17/04/08 (B443) Le Parisien – A bord du « Ponant », après le passage des pirates.
Anne-Cécile Juillet
Alors que les six Somaliens étaient en garde à vue à Paris hier, l’armateur du « Ponant » et le ministre de la Défense visitaient le trois-mâts à Djibouti avant que le voilier de luxe ne revienne sous escorte à Marseille.

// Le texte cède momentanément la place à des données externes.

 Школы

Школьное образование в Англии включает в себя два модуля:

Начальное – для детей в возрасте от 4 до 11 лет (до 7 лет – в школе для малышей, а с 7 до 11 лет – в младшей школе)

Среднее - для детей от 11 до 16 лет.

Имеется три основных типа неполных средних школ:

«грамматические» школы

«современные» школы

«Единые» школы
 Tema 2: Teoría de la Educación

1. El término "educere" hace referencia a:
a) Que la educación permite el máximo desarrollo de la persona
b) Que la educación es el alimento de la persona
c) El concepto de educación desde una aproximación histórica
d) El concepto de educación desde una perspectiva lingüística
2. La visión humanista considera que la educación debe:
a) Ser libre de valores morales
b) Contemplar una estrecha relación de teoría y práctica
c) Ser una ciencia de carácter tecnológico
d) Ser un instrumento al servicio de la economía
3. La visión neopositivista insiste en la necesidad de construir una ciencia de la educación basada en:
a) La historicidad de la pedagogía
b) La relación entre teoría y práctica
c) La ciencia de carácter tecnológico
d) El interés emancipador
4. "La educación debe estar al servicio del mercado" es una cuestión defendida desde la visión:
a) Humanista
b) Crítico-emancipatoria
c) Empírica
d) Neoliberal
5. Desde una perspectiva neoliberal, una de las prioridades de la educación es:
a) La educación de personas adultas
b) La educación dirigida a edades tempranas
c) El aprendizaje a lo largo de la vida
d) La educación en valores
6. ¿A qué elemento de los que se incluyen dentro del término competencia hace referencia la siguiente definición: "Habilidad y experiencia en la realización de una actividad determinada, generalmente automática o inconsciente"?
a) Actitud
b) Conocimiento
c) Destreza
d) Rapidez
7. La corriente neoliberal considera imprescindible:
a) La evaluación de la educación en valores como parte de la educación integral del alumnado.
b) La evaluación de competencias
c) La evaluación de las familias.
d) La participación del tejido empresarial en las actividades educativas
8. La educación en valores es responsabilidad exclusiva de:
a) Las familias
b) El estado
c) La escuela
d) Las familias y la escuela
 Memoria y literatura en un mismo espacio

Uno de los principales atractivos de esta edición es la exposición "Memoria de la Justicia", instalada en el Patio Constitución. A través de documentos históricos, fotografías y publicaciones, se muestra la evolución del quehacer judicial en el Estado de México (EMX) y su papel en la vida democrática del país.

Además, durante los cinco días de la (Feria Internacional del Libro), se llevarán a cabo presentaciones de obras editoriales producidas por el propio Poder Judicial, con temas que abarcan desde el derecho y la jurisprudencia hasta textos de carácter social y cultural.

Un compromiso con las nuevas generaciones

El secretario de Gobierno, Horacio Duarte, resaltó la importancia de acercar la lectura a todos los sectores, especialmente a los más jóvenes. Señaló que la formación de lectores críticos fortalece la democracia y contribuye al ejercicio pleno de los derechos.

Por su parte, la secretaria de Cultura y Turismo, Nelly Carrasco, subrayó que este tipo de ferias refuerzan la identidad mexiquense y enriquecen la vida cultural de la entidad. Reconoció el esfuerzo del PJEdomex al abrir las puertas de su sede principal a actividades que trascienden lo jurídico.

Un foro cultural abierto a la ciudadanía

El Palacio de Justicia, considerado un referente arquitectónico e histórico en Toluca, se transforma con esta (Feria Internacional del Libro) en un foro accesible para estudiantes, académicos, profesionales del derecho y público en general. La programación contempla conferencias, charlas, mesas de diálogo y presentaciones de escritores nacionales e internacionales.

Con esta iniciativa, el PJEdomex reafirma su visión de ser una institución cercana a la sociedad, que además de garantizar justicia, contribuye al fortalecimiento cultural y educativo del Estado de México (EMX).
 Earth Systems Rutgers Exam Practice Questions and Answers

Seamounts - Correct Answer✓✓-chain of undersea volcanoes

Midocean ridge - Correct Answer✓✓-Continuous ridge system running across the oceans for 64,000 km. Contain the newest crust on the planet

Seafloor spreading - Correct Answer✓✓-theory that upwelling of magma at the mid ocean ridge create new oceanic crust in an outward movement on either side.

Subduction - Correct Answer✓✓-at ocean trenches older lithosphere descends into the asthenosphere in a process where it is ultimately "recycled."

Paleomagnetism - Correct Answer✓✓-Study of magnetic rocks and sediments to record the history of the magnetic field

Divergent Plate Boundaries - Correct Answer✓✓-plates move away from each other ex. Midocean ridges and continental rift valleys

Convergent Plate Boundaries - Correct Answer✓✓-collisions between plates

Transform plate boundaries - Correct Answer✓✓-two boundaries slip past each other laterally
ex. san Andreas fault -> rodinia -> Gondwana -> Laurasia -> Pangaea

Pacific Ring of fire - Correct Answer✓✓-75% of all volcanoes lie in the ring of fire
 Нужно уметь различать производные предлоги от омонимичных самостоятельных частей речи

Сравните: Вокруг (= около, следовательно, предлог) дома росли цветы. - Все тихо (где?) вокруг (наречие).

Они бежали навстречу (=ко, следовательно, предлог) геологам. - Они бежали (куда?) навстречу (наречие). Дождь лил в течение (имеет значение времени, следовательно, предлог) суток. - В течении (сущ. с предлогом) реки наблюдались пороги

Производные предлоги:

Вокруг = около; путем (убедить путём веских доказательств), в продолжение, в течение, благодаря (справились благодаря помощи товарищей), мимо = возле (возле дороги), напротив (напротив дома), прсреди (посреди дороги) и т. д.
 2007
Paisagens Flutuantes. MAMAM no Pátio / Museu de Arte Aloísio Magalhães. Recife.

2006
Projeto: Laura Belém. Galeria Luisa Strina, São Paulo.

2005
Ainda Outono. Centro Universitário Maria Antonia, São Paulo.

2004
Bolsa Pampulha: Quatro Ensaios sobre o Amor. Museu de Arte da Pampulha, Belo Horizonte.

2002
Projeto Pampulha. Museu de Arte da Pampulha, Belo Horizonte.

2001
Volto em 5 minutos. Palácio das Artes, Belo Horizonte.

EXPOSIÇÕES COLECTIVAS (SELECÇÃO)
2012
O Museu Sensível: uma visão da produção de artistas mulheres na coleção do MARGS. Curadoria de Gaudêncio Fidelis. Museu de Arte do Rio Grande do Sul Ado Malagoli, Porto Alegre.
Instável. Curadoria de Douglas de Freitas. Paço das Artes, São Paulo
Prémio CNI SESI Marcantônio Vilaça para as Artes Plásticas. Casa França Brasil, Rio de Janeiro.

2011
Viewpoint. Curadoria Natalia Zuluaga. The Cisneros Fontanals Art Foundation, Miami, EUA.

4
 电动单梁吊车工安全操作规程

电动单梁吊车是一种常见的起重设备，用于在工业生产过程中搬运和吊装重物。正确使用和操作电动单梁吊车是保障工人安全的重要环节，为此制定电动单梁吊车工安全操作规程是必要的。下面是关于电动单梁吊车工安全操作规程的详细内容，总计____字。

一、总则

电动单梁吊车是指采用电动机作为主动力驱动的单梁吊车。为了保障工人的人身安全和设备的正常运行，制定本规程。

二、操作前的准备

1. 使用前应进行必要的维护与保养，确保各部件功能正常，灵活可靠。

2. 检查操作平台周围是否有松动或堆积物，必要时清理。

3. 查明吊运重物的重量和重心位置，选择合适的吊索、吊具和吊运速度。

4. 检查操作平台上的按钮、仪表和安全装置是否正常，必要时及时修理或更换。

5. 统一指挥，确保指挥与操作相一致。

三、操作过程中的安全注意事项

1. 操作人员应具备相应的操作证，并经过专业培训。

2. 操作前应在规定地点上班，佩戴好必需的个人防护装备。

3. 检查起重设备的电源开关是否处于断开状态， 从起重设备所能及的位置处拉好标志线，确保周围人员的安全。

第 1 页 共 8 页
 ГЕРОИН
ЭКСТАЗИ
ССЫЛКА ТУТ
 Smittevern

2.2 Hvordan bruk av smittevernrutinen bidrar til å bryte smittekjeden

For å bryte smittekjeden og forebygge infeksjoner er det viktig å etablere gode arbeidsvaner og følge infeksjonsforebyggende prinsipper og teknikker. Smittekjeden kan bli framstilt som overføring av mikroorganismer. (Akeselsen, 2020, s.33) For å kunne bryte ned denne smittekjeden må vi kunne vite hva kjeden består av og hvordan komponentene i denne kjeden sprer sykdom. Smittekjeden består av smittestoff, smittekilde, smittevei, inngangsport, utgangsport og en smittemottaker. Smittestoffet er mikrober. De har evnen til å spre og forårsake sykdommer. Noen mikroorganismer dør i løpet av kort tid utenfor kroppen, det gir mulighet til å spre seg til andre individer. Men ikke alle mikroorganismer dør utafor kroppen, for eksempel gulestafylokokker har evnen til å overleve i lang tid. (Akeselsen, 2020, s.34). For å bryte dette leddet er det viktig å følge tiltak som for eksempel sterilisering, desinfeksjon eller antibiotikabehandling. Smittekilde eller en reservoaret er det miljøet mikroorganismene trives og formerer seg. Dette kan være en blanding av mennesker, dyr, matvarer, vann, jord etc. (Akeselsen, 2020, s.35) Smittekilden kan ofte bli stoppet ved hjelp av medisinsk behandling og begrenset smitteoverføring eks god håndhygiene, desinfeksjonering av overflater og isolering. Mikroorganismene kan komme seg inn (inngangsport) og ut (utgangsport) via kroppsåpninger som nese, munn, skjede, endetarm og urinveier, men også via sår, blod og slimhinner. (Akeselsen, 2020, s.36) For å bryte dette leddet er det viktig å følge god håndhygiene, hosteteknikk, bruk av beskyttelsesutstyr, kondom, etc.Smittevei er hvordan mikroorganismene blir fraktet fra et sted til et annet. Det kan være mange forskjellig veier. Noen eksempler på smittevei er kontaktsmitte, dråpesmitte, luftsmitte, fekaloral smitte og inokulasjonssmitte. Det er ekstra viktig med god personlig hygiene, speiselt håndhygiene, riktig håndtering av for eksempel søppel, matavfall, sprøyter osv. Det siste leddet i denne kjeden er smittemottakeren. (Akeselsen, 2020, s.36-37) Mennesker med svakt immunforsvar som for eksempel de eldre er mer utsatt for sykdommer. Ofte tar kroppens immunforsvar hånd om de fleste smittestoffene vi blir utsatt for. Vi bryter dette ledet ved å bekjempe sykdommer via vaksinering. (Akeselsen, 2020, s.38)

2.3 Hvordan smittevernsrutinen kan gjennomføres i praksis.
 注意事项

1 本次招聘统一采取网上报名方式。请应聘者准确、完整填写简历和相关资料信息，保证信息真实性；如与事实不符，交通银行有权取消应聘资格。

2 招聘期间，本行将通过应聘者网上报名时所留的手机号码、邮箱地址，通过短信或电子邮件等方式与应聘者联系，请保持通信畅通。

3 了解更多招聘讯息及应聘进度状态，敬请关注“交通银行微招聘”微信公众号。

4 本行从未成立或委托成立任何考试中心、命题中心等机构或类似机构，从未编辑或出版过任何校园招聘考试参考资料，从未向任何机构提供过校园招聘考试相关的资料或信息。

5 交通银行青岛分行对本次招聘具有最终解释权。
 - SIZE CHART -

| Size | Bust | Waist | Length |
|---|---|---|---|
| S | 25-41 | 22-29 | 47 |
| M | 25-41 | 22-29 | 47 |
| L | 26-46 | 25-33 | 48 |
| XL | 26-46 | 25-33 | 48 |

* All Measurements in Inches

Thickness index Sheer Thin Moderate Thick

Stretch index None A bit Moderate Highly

SEULE UNE VISITE ministérielle pouvait le retenir quelques instants de plus dans les chaudes eaux du port de Djibouti. Hier, peu avant midi, « le Ponant » – avec ses douze nouveaux membres d’équipage, dépêchés en urgence pour prendre le relais de leurs malheureux compagnons pris en otages – a levé l’ancre. Direction Marseille, le siège de la CMA-CGM, la compagnie qui l’exploite, escorté par la frégate « Surcouf ».
Un retour dare-dare, pour oublier le plus rapidement possible la calamiteuse semaine qui a transformé le voilier de luxe en camping de fortune pour les trente membres de l’équipage et leurs douze ravisseurs.
« C’était vraiment une porcherie »
Sur le majestueux trois-mâts, vieux d’une vingtaine d’années et long de 89 m, « le gros du ménage a déjà été fait », confie Stéphane, l’un des matelots de l’équipe. « En fait, c’était vraiment une porcherie lorsque nous sommes montés. Il y avait des déchets partout. Les chèvres apportées à bord par les pirates ont été égorgées et grillées sur le pont !… »
A l’intérieur, les impacts de balles de kalachnikovs tirées lors de l’abordage ont déchiré le cuir des canapés d’un des salons, explosé une paroi de verre, perforé le linteau d’une porte. Dans une vitrine qui d’ordinaire propose des bijoux à la vente, seules les boîtes, vides, demeurent : les pierreries, envolées, sont certainement du butin des pirates.
Des dégâts malgré tout relativement restreints. « On est tristes de voir notre bateau comme ça, mais franchement, ce qui compte, c’est que nos potes soient sains et saufs », avoue Jean-Marc, responsable hôtellerie du « Ponant » depuis quatorze ans.
Avant-hier, toute la journée, les gendarmes de l’Institut de recherches criminelles de la gendarmerie nationale, de Rosny-sous-Bois (Seine-Saint-Denis), ont pris des photos de l’intérieur du « Ponant », sous toutes ses coutures, analysé les traces balistiques, relevé des empreintes. « Ils ont même fouillé les poubelles ! » plaisante un marin.
Jean-Louis Gaudraire, le représentant de l’armateur à Djibouti, espère voir « le Ponant » naviguer à nouveau bien vite. « Nous sommes heureux aujourd’hui. Quelques mois avant nous c’était un bateau danois qui avait été pris en otage, cela avait duré près de trois mois… Alors, quant à savoir si nous repasserons par ici, pourquoi pas, explique-t-il, mais à l’unique condition que nous soyons désormais escortés en passant au large du Yémen ou de la Somalie. » Sur le pont supérieur, Stéphane le matelot croit bien qu’après la prise en otages de ses confrères, « les choses vont bouger ». « Cela fait des années que je passe ici deux fois par an et qu’à chaque fois on redoute une attaque. Cette fois, c’est la bonne pour qu’il y ait une prise de conscience pour une force internationale, non ? »
Sur le pont inférieur, Hervé Morin, le ministre de la Défense, constate les dégâts, après avoir longuement félicité, sur le porte-hélicoptères « Jeanne d’Arc » tous les acteurs de l’opération Thalatine, un mot qui signifie trente en somalien, comme le nombre des « ex-otages à ramener vivants ». « Vous rendez service au ministre de la Défense, à l’heure où les budgets sont en train d’être attribués », lance-t-il, un tantinet goguenard, aux militaires. Martelant sans cesse, pour couper court à la polémique, que l’opération Thalatine était « légale ».